**EXERCISE OBJECTIVE**. Retype each of the rows below verbatim, leaving out the pictures.

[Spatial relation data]
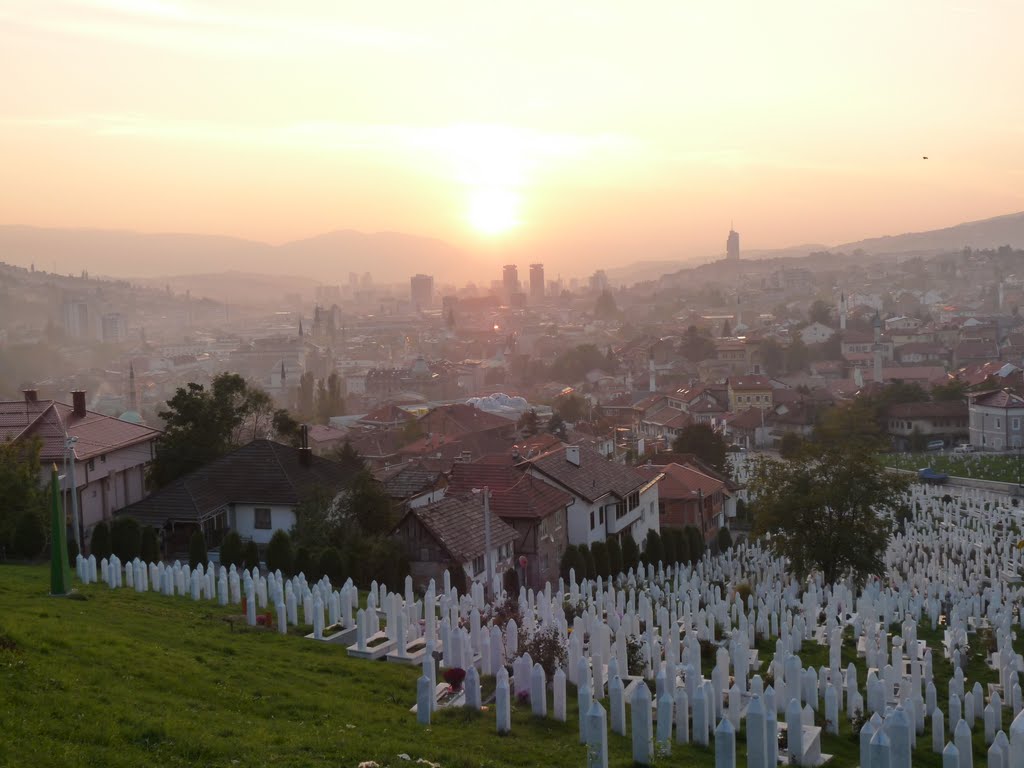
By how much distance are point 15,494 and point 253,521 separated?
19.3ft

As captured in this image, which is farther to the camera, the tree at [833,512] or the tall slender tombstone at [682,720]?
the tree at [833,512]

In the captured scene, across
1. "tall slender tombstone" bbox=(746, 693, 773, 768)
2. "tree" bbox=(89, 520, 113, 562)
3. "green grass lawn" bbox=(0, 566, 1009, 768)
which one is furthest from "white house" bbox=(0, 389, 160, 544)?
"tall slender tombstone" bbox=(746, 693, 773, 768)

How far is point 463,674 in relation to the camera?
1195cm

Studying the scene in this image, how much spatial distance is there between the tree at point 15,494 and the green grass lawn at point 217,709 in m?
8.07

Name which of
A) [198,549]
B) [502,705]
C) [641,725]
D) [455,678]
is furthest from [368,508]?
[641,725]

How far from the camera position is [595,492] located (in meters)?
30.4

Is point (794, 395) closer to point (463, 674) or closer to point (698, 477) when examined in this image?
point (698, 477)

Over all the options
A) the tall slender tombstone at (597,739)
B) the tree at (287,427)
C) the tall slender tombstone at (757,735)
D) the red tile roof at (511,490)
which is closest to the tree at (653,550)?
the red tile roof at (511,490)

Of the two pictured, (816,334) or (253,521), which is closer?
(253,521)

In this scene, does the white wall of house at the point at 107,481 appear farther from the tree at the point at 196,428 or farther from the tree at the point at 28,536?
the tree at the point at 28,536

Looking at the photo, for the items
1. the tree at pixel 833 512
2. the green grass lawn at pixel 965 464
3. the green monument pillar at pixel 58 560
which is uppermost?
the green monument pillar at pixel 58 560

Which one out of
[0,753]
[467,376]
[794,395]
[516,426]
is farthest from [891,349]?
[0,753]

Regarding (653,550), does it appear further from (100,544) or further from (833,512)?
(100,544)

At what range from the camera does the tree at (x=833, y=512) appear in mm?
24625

**SOLUTION TO THIS EXERCISE**.
By how much distance are point 15,494 and point 253,521 separated?
19.3ft

As captured in this image, which is farther to the camera, the tree at [833,512] or the tall slender tombstone at [682,720]?
the tree at [833,512]

In the captured scene, across
1. "tall slender tombstone" bbox=(746, 693, 773, 768)
2. "tree" bbox=(89, 520, 113, 562)
3. "green grass lawn" bbox=(0, 566, 1009, 768)
which one is furthest from "white house" bbox=(0, 389, 160, 544)?
"tall slender tombstone" bbox=(746, 693, 773, 768)

How far is point 463,674 in relation to the camera?
1195cm

Studying the scene in this image, how much spatial distance is there between the tree at point 15,494 and the green grass lawn at point 217,709 in m?
8.07

Name which of
A) [198,549]
B) [502,705]
C) [641,725]
D) [455,678]
is furthest from [368,508]?
[641,725]

How far from the camera position is [595,492] located (in meters)?
30.4

Is point (794, 395) closer to point (463, 674) or closer to point (698, 477) when examined in this image?
point (698, 477)

Over all the options
A) the tall slender tombstone at (597,739)
B) the tree at (287,427)
C) the tall slender tombstone at (757,735)
D) the red tile roof at (511,490)
which is closest to the tree at (653,550)?
the red tile roof at (511,490)

Of the two pictured, (816,334) or (253,521), which is closer?
(253,521)

In this scene, does the white wall of house at the point at 107,481 appear farther from the tree at the point at 196,428 or farther from the tree at the point at 28,536?
the tree at the point at 28,536

Looking at the photo, for the items
1. the tree at pixel 833 512
2. the green grass lawn at pixel 965 464
3. the green monument pillar at pixel 58 560
which is uppermost?
the green monument pillar at pixel 58 560

Which one out of
[0,753]
[467,376]
[794,395]
[516,426]
is farthest from [891,349]?
[0,753]

Regarding (653,550), does it appear further from (100,544) or further from (833,512)?
(100,544)

At what range from the camera does the tree at (x=833, y=512) appear in mm?
24625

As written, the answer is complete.